You are sounding so very down. It's good you are looking for something to help you, taking time to take care of yourself and your needs. I hope you are recovering from your illness and also your son. Being unwell when you have toddlers around can be difficult.
People do tend to believe what they want to believe. It can be so frustrating. Your MIL will probably not listen to you and it seems doubtful if she is listening to her son. Some things are so painful that they are pushed away or pushed down to stop the hurt.
Ten weeks is a long time I know but in terms of your husband feeling better it is a short period. It would be great if he met you more often, went on a date, whatever, but his depression is not allowing him to think of anything or anyone. I know this is hard for you to understand. I found it hard for myself and I was the one with depression. I understand he talks to you and your son and probably sounds OK. The fact that he cannot stay for long suggests to me he is not ready to be part of the family.

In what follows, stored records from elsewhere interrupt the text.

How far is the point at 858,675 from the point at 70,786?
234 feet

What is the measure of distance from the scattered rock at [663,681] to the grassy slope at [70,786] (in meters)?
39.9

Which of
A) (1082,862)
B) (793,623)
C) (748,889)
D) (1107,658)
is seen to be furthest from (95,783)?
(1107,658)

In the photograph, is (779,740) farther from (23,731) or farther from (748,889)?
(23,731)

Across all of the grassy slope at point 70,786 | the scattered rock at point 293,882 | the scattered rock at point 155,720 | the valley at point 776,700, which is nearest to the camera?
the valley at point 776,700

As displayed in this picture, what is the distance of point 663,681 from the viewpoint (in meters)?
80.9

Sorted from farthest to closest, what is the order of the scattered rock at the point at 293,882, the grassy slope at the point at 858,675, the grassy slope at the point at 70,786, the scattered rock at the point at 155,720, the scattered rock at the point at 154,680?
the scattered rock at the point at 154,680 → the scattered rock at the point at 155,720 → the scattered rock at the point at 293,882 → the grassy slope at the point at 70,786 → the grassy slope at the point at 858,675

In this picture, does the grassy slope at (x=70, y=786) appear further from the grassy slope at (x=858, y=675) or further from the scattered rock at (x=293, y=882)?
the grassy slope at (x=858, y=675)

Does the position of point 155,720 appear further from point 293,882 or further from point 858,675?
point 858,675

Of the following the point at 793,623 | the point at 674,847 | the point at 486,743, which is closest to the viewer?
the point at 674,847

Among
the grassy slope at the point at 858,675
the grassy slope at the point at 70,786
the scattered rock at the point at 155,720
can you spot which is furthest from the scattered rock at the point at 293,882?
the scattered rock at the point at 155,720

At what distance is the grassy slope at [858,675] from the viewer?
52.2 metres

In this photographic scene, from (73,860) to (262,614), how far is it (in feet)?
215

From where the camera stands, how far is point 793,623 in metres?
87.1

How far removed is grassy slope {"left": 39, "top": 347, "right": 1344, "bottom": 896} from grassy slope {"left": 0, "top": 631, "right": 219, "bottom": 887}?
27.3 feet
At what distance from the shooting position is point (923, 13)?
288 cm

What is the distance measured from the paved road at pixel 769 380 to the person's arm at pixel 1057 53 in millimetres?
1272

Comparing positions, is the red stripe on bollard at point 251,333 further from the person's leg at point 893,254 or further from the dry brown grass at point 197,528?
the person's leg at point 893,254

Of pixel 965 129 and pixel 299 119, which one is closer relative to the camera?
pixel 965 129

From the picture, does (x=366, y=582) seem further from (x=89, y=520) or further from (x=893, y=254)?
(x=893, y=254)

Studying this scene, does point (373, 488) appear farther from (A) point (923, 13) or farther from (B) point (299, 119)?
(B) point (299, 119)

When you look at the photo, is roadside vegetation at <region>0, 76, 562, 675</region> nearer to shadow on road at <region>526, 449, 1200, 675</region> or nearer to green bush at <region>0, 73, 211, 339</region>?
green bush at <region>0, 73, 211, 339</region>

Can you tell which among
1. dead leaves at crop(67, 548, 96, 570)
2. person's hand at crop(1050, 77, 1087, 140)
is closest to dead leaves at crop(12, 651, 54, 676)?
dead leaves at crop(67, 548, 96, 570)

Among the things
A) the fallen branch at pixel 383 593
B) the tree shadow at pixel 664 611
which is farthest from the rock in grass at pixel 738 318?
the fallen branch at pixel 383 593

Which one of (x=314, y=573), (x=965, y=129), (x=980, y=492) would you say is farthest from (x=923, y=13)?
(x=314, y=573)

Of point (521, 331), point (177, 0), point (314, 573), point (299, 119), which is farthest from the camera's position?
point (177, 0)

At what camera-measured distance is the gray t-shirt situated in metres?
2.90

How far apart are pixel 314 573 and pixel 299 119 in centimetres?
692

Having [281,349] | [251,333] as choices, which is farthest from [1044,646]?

Do you know what he does at his mom's home? Pretty much behaves as he does with you. A night out with the boys is different because he has no responsibilities and can talk or be quiet as he chooses. His friends will let him be whatever he does. You and your son want much more, and rightly so. You are after all his family.
I think I have suggested you talk to a psychologist, partly to have somewhere to talk frankly and get it all off your chest, but also to have help to understand why your husband behaves as he does. There really is nothing personal in his actions. By that I mean he is not doing anything to deliberately upset or confuse you.
It's good he has had a medication review and you think these new meds are helping him. It takes up to six weeks for meds to fully kick in although the improvement started weeks earlier with small changes. Possibly the previous meds had no effect at all. I have taken some of these. The period of time until the revised meds start taking effect is wasted in a sense.
Please be patient. I know you want your husband back and if he would return to his home, even as unwell as he is now, I am certain you would feel better. Keep the door open and when you see he is improving ask him to come home. Staying away too long may mean there will be no reconciliation.
I hope this is not all doom and gloom for you. I want you to know there is rarely any shortcut.